Jack Eisenhauer

Each day we have a $1 billion opportunity to bake resilience into our infrastructure—but are we missing it?

When people talk about infrastructure resilience, they often confine their discussion to disaster response and recovery. This view of resilience is too common and too narrow. Better processes, practices, and procedures will improve our national resilience, especially in the short term. But the fact remains that we are constrained by the inherent limitations of the structures that were built 10, 20, or even 100 years ago. I contend that our greatest opportunity to achieve long-term sustainable resilience is to “bake it in” to the structures—the wires, pipes, roads, bridges, computer networks, and so on—that make up our critical infrastructures.

Won’t this take a long time? Yes! Building in resilience is a long-term proposition. It not only involves installing new equipment and technologies, but also reconfiguring road systems and designing complex computer networks to take a hit without losing critical functions. But every day that we delay we miss a huge opportunity to invest in resilience. How much? About $1 billion each day.

Investment in U.S. Critical Infrastructure

Reliable estimates of U.S. infrastructure investment are hard to come by. For example, the American Society of Civil Engineers, the McKinsey Global Institute, the Council of Foreign Affairs, the Brookings Institution, and the Cato Institute have all developed estimates of infrastructure investment, but they do not use the same definitions or data sources. So I decided to prepare my own very rough estimate.

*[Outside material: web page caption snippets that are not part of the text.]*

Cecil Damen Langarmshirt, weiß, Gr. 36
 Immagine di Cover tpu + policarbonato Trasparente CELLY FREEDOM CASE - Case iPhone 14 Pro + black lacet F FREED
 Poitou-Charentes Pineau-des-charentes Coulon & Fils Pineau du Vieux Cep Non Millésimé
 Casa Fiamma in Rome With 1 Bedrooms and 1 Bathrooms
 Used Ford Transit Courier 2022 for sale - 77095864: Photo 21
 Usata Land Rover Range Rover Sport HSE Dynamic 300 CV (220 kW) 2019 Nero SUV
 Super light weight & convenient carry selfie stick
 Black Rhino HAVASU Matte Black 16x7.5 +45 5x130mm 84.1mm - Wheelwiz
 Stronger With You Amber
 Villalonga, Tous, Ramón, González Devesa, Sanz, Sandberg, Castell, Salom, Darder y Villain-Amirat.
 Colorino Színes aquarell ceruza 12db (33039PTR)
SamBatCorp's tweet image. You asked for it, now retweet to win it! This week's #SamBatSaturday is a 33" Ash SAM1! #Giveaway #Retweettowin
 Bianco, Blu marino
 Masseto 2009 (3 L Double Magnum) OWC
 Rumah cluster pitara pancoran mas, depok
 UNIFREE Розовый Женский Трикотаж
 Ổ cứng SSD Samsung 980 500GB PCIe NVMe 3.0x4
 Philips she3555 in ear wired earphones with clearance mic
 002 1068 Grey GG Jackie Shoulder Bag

According to the U.S. Census Bureau, total annualized construction spending (public and private) in the United States topped $900 billion by mid-2013. (Although infrastructure investment includes both equipment purchases and construction spending, I focus only on the latter because it represents the largest portion of the total for most sectors.) Sector-by-sector construction spending data is published by the Census Bureau (through the St. Louis Federal Reserve Economic Data website). Of these, 11 sectors—communications, commercial, offices, power, health care, highways and roads, transportation, water supply, sewer and waste, lodging, and manufacturing—correspond to critical infrastructure sectors. Although these sectors do not align exactly with the sectors identified in PPD-21 and by DHS, they overlap with at least 9 of the 16 critical infrastructure sectors, including many that make very large capital investments each year.

Over the past four years, combined construction spending in these 11 sectors fluctuated between about $350 billion to $400 billion per year. This means that each day we spend at least $1 billion in new infrastructure that has the potential to bake in resilience for the life of that structure, be it 5 years for computer systems or 100 years or more for bridges and roads. But are the capital planners looking at resilience features and consulting with technologists and emergency managers? Are they considering materials that can better absorb shocks? Are they designing communication and electrical networks to be redundant and self-healing? Are they locating structures to take advantage of natural barriers? Are they anticipating rising sea levels?

The built environment represents our best opportunity to strengthen resilience but we will need to rethink infrastructure. Post-recession construction spending is on the rise, giving us an excellent window of opportunity to embed resilient features into new structures, often at no added cost. But we need a vision that encourages collaboration among business leaders, policymakers, city planners, scientists and engineers, emergency managers, and financiers. We need to encourage equipment upgrades rather than one-for-one replacement. We need public support for wholesale infrastructure improvements on blue-sky days, not just in the wake of disasters. The question isn’t should we spend—but how we make the best of our $1 billion/day investment.